- Director: Carl Franklin
- Writers: Carl Franklin, based on the novel by Walter Mosley
- Starring: Denzel Washington, Tom Sizemore, Jennifer Beals, Don Cheadle, Maury Chaykin, Terry Kinney, Mel Winkler, Albert Hall, and Lisa Nicole Carson
- Accolades: 2019 Slate Black Film Canon
- Where to Watch: Buy or rent on Amazon Video, YouTube, or Apple TV
While watching Devil in a Blue Dress, I found myself thinking a lot about the movie Chinatown. Both movies are color neo-noirs set in old Los Angeles, both involve rivalries between various corrupt politicians, and both involve private detective heroes who have absolutely no idea what they’re getting into at the start. More than this, both (major spoilers here) finally make sense of their plots with late, dramatic revelations that two characters are siblings. In Chinatown, that reveal meant that the central mystery was actually about incestual abuse all along. Here, it means that the central mystery has been about one of the main characters being secretly biracial all along.
And that is what makes Devil in a Blue Dress something new, to the extent that it is. We’ve seen many, many noirs on this approximate template, but none of them had Denzel Washington playing the detective. Original film noirs often operated in a world that entirely lacked Black people, this is one set closer to how the community in 1948 Los Angeles actually might have looked. Washington gets your usual hardboiled Raymond Chandler-style voiceover as detective Ezekial “Easy” Rawlins, but his version is aware that he’s even less safe than Humphrey Bogart usually is in his movies. “Here I was, driving a white woman through a white neighborhood. I wasn’t just a fool, I was stupid.” His Rawlins actually lives in a seemingly-respectable Black neighborhood, which looks like any other leafy suburban street, among Black people who seem middle-class by 1940s standards. He is most proud of owning his house, and there’s a very weird runner about a random guy who keeps trying to cut down his trees (this eventually becomes important when tree-cutter guy makes Rawlins aware another man is waiting in his house to jump him).

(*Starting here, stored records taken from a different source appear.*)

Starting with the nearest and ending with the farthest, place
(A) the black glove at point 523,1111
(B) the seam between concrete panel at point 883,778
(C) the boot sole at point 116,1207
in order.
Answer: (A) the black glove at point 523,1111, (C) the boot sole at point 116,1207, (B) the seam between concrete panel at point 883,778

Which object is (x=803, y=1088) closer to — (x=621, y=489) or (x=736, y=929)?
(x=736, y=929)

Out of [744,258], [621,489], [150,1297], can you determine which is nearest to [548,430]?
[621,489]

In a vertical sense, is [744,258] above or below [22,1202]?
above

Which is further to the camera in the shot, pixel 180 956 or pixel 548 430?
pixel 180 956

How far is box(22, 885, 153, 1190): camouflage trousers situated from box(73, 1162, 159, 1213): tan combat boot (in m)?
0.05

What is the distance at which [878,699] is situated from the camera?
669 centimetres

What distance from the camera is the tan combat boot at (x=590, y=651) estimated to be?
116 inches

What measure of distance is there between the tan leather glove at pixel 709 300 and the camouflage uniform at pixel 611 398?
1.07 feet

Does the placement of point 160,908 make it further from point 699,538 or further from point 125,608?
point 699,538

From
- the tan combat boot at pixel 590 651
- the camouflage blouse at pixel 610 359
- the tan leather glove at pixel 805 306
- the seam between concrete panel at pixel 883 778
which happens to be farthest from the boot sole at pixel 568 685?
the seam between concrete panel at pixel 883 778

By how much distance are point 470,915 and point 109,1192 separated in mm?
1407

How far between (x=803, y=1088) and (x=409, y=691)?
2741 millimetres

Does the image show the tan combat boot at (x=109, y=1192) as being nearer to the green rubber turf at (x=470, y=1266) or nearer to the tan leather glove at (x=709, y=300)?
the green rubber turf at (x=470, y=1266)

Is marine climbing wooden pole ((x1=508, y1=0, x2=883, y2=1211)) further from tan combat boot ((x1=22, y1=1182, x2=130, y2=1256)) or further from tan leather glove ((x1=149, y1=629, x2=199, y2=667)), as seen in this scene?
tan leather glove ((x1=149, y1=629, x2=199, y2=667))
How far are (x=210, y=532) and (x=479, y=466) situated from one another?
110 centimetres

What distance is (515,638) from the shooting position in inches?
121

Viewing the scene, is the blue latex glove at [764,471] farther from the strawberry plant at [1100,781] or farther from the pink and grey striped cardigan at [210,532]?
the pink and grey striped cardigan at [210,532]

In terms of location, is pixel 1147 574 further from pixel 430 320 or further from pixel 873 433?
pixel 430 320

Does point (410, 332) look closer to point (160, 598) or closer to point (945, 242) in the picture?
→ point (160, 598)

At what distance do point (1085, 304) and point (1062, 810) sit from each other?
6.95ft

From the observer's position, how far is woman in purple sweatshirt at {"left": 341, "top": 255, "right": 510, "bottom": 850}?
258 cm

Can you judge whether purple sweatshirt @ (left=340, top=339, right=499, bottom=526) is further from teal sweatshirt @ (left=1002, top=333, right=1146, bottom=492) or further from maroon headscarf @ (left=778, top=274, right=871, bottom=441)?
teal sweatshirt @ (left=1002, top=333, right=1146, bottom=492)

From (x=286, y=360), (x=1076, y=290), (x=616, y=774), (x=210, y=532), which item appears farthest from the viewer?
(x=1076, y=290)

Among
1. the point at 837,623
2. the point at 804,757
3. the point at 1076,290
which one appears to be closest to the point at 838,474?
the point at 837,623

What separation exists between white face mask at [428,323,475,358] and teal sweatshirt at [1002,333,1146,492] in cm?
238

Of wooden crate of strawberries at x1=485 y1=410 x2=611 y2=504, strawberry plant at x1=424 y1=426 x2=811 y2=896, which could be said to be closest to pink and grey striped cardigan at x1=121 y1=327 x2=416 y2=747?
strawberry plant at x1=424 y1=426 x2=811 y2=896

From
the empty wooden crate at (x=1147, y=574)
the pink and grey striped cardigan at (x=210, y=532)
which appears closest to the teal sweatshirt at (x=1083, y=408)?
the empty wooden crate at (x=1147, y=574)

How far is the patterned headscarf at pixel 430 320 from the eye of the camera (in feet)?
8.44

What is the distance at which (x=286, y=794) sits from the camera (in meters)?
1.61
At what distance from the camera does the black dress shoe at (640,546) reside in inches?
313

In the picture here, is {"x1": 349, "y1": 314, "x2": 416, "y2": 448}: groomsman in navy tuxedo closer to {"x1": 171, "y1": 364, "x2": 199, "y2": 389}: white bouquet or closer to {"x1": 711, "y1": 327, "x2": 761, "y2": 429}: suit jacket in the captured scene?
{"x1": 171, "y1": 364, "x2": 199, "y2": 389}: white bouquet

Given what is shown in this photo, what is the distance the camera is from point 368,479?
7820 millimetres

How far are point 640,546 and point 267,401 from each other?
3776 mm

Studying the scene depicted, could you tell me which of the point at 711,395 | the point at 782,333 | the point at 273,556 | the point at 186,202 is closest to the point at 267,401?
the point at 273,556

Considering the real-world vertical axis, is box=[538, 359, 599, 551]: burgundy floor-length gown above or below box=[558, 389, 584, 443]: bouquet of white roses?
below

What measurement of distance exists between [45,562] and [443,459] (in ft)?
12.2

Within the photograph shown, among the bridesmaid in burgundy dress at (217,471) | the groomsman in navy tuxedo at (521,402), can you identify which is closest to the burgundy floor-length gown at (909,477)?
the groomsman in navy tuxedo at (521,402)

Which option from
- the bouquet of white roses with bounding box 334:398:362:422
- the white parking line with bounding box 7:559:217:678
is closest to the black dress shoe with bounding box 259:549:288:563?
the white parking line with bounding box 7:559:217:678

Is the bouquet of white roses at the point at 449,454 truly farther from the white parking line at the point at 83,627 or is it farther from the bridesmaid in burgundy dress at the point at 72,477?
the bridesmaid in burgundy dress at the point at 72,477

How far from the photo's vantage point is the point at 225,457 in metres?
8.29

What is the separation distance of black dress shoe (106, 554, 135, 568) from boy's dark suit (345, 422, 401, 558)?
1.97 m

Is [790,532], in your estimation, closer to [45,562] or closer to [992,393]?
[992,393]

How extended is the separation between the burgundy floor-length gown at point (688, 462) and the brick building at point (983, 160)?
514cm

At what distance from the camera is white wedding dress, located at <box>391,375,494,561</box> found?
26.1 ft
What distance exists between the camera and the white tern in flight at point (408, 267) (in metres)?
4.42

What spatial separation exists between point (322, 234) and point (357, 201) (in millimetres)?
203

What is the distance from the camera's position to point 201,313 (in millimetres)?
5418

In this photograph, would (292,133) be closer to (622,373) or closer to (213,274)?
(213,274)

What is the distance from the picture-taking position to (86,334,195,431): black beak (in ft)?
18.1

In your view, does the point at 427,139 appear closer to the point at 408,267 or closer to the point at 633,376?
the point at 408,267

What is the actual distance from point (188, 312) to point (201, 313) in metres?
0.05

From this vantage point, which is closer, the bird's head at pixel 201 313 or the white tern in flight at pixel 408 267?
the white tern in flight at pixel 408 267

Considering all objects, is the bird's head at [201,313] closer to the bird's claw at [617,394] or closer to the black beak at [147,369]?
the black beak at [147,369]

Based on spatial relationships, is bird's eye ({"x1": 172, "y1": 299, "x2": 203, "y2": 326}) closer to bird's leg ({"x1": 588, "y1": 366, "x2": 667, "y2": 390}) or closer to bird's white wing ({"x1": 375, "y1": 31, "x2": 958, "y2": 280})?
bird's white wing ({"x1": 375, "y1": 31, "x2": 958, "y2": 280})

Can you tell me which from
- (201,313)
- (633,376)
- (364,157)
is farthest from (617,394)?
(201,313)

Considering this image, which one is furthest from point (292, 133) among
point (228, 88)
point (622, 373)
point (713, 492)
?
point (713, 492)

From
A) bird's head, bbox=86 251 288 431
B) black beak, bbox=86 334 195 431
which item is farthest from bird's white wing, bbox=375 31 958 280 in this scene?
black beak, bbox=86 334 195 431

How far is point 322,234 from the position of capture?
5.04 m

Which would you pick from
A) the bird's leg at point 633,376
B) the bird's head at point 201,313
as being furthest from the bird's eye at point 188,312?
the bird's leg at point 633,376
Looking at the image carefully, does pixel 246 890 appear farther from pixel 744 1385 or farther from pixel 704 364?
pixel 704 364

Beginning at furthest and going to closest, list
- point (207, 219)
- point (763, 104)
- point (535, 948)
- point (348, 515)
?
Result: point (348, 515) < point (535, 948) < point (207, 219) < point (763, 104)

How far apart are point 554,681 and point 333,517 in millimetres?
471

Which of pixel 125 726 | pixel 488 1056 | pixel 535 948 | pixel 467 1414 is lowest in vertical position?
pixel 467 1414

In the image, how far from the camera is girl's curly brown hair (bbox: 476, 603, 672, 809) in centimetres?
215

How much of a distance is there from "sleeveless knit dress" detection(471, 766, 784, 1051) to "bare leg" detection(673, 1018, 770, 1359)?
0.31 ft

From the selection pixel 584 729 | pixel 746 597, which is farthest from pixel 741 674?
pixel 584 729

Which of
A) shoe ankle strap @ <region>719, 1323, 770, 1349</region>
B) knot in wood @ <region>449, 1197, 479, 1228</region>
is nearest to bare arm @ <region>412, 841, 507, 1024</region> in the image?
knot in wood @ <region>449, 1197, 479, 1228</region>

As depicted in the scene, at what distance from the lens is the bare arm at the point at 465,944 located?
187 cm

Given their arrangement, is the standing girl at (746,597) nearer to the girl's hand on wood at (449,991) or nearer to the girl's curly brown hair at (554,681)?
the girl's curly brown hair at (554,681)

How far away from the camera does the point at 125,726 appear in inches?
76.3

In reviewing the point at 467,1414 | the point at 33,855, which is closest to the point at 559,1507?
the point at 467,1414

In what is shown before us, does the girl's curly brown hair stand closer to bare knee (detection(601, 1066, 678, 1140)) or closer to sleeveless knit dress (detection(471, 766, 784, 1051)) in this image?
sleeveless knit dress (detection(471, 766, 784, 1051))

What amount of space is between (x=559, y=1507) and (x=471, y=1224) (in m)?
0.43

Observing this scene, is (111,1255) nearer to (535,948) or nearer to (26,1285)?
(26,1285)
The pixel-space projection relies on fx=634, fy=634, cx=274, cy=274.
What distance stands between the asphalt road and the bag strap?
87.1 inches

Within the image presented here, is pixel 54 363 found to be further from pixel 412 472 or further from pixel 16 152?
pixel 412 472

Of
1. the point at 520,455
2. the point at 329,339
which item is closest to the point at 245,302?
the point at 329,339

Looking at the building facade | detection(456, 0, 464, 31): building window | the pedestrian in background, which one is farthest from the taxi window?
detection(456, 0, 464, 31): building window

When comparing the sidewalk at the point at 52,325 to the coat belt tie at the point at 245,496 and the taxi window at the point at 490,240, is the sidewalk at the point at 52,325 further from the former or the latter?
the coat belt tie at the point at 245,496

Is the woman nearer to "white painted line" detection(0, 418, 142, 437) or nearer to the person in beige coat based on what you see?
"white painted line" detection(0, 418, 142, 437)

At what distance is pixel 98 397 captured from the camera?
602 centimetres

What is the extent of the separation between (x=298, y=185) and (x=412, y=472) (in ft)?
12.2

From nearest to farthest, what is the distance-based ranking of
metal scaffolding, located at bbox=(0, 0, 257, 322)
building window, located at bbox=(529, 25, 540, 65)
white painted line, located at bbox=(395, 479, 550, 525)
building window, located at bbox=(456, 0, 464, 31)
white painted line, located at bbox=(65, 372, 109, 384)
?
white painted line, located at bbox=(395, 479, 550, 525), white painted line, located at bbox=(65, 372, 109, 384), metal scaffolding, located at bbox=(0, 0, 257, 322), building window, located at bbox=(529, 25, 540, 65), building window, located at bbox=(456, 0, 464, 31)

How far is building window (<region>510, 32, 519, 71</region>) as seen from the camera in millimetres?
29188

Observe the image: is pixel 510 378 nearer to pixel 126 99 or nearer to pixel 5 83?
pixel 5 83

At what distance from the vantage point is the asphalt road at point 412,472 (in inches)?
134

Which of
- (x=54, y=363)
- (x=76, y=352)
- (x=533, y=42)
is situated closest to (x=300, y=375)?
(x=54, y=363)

I would say that this change of setting and perspective is the biggest thing that this movie has going for it, and I would also say that it’s mostly enough. The directing by ex-TV actor Carl Franklin doesn’t push the noir angle further than it needs to. There are no hard shadows through window blinds, at least that I noticed. This is a fun and interesting noir story with lots of good acting performances, and that’s all we need.
Having lost his job at a factory, Rawlins is looking for work to pay his mortgage when he is visited by a hired gun (Tom Sizemore) to try and find the beautiful, missing girlfriend (Jennifer Beals) of a mayoral candidate, or at least that’s what the guy says he hiring him for. His stated rationale is that is the girl reportedly has a “predilection for dark meat,” and he will stand out going into primarily Black clubs, bars, etc. As it turns out, the case involves multiple murders and blackmail in multiple directions. Rawlins eventually has to bring in his loose cannon friend from Houston, Mouse, played by Don Cheadle, who steals every scene he’s in. At one point late in the movie, he defensively responds to Rawlins’ dismay regarding certain events with, “If you wanted him to stay alive, then why did you leave him with me?”
If the movie’s missing something, it’s a memorable counterweight to our heroes played by Washington and Cheadle. Most great film noirs have either a memorable villain (like The Maltese Falcon) or a very memorable femme fatale (like Double Indemnity) or both. Beals, the former star of Flashdance, is fine here as the “devil in a blue dress” of the title, but honestly doesn’t get so much to do. The movie’s Wikipedia page says that Franklin felt he had to cut a “steamy love scene” between Beals and Washington because it turned out to be extraneous to the story. Left in is a lengthy, very steamy love scene between Washington and Lisa Nicole Carson, so it wasn’t for ratings or censorship reasons. There’s no nudity, but suffice to say Denzel has lots of chemistry flying in all directions in this movie. As for villains, Tom Sizemore likewise has little to do other than act tough, and veteran actor Maury Chaykin is good in sort of the John Huston-in-Chinatown role but only really gets one scene. The movie works the way that it does by keeping us in Rawlins’ perspective from beginning to end. Thinking back, he’s in basically every scene of the movie.
In addition to Chinatown, Devil in a Blue Dress reminds me of two much more recent TV series, both of which I enjoyed in their own ways, the HBO Perry Mason remake and Penny Dreadful: City of Angels. Like them, it gets a long way on its setting in a specific period of Los Angeles history alone. It is in color but feels almost sepia-toned. And like them, it edges into parts of Golden Age of Hollywood LA that weren’t actually getting shown in the movies. But it also has a fun and well done film noir mystery plot, with lots of twists and turns. If you like those neo-noirs I mentioned, or just “classic” film noirs, you will probably enjoy Devil in a Blue Dress, both when its putting new twists on the genre and when its treading well-worn paths.